*Data for the task*.
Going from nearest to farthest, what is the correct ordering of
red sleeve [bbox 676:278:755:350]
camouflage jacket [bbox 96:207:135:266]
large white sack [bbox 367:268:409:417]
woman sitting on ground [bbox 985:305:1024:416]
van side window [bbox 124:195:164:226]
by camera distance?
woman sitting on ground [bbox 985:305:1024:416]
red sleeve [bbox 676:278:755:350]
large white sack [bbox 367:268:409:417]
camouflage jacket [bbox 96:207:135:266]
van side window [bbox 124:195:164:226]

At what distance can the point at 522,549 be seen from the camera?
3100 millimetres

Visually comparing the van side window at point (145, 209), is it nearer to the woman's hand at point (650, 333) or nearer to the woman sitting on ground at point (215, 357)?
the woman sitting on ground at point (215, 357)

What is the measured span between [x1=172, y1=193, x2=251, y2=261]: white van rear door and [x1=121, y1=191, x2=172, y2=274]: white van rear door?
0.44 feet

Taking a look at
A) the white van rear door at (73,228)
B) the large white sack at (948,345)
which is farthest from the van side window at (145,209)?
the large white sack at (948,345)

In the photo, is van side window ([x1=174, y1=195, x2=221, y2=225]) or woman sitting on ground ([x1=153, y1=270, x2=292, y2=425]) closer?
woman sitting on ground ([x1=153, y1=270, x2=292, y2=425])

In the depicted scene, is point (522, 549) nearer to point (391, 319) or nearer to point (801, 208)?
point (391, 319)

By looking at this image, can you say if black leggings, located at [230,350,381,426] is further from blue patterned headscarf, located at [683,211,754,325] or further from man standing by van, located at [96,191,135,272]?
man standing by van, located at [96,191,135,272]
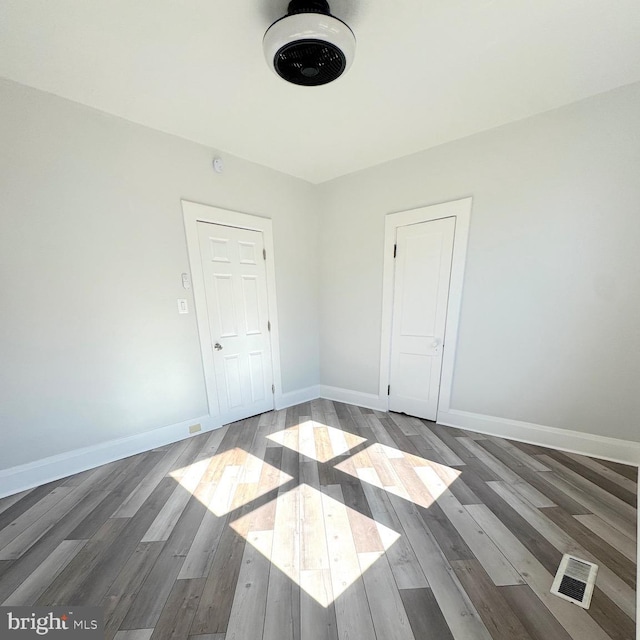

*Exercise brief*.
Please return the records exactly, starting at the line that contains "In the depicted" and ending at the end of the records, with both ends included. Leave the pictures out of your answer.

*Answer for the task*.
In the depicted scene, is point (522, 549) nearer to point (391, 319) or nearer to point (801, 208)?
point (391, 319)

By looking at this image, can you say if black leggings, located at [230,350,381,426] is further from blue patterned headscarf, located at [683,211,754,325] or further from man standing by van, located at [96,191,135,272]?
man standing by van, located at [96,191,135,272]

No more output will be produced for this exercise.